The PCMark 10 Full System Drive Benchmark uses a wide-ranging set of real-world traces from popular applications and common tasks to fully test the performance of the fastest modern drives. The benchmark is designed to measure the performance of fast system drives using the SATA bus at the low end and devices connected via PCI Express at the high end.
The goal of the benchmark is to show meaningful real-world performance differences between fast storage technologies such as SATA, NVMe, and Intel’s Optane. The Full System Drive Benchmark uses 23 traces, running 3 passes with each trace.
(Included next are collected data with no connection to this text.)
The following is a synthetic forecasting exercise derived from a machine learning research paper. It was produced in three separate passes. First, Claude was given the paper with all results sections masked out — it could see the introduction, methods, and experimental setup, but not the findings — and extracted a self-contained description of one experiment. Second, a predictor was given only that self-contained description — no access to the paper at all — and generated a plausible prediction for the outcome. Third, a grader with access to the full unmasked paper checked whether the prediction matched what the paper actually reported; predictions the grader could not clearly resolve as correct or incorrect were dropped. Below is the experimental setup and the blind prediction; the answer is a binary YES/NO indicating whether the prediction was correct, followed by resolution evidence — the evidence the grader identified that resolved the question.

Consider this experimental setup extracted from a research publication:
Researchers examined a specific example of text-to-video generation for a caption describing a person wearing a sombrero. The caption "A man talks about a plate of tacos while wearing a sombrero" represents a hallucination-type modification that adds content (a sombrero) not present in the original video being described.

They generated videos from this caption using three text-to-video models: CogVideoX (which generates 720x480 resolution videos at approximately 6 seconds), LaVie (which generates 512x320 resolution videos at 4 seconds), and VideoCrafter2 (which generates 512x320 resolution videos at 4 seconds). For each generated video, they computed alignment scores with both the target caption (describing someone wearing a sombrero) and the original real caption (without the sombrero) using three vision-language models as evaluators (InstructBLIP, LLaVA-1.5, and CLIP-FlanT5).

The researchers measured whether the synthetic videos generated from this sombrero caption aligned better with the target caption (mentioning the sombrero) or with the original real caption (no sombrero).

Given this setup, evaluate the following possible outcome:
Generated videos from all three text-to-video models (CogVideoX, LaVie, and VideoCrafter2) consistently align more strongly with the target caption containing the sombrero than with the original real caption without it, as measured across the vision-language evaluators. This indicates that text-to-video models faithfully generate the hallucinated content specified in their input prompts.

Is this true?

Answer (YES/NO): YES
It typically takes an hour to run.
Traces used:
Booting Windows 10.
Adobe Acrobat – starting the application until usable.
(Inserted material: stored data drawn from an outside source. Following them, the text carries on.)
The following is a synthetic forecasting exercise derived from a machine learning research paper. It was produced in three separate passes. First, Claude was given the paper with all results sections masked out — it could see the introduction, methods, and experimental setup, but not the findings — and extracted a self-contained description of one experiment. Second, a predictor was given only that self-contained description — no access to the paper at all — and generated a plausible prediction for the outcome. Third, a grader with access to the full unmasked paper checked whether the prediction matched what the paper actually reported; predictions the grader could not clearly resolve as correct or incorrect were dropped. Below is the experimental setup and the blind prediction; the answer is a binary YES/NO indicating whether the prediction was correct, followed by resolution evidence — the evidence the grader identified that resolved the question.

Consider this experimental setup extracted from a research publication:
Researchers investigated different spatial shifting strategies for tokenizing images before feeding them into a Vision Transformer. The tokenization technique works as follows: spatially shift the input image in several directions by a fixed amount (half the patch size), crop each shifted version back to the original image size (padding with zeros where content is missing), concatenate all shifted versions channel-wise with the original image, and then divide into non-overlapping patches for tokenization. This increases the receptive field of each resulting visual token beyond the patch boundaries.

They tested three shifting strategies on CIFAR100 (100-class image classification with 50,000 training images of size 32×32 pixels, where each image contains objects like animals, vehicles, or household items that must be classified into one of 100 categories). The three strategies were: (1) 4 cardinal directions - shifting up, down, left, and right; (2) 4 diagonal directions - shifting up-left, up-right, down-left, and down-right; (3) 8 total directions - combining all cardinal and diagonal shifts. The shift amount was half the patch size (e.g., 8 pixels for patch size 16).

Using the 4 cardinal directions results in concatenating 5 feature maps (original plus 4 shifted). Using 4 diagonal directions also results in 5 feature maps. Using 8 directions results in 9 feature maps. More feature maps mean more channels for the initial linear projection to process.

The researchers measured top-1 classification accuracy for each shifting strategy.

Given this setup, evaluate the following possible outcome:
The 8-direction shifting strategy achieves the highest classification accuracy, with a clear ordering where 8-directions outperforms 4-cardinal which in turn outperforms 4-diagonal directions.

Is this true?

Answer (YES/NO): NO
Adobe Illustrator – starting the application until usable Adobe Premiere Pro – starting the application until usable.
Adobe Photoshop – starting the application until usable.
Battlefield V – starting the game until the main menu.
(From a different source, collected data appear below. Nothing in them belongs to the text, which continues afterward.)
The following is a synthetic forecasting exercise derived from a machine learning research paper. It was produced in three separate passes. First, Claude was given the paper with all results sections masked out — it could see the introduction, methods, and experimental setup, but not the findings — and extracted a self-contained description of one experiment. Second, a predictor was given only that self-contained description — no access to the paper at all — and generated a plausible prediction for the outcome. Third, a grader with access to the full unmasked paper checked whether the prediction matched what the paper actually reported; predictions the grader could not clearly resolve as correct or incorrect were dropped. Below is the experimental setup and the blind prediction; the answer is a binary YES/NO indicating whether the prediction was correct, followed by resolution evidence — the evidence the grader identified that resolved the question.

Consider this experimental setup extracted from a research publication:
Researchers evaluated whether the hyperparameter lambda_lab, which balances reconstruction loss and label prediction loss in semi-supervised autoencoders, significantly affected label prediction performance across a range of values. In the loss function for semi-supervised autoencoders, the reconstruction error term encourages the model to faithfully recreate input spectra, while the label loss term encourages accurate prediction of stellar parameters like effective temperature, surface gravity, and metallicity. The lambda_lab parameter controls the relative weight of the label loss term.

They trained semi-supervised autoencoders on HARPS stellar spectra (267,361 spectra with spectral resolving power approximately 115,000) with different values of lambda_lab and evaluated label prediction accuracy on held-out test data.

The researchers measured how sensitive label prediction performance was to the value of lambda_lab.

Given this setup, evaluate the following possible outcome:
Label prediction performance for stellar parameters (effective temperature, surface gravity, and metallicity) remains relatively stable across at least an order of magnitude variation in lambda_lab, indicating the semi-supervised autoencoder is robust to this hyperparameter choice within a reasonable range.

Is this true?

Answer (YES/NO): YES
Call of Duty Black Ops 4 – starting the game until the main menu.
Overwatch – starting the game until main menu.
Using Adobe After Effects.
Using Microsoft Excel.
Using Adobe Illustrator.
Using Adobe InDesign.
Using Microsoft PowerPoint.
Using Adobe Photoshop (heavy use).
Using Adobe Photoshop (light use).
cp1 Copying 4 ISO image files, 20 GB in total, from a secondary drive to the target drive (write test).
cp2 Making a copy of the ISO files (read-write test).
cp3 Copying the ISO to a secondary drive (read test).
cps1Copying 339 JPEG files, 2.37 GB in total, to the target drive (write test).
cps2 Making a copy of the JPEG files (read-write test).
cps3 Copying the JPEG files to another drive (read test).
The drive averaged 326MB/s for the six Adobe startup traces, the fastest being the 404MB/s for the startup test of Premiere Pro. When tested with the Adobe usage traces the T700 Heatsink averaged 628MB/s for the five tests, which includes the 1,468MB/s result for the Adobe Photoshop heavy usage trace.
The drive averaged 1,071MB/s for the three gaming tests, the fastest being Battlefield V at 1,422MB/s. When it came to the file transfers, the fastest was the cp1 Write test at 6,957MB/s with the drive averaging 3,866MB/s for the six file transfer tests.
With an overall bandwidth figure of 766MB/s, the Crucial T700 Heatsink sits in top spot but only just on the results chart.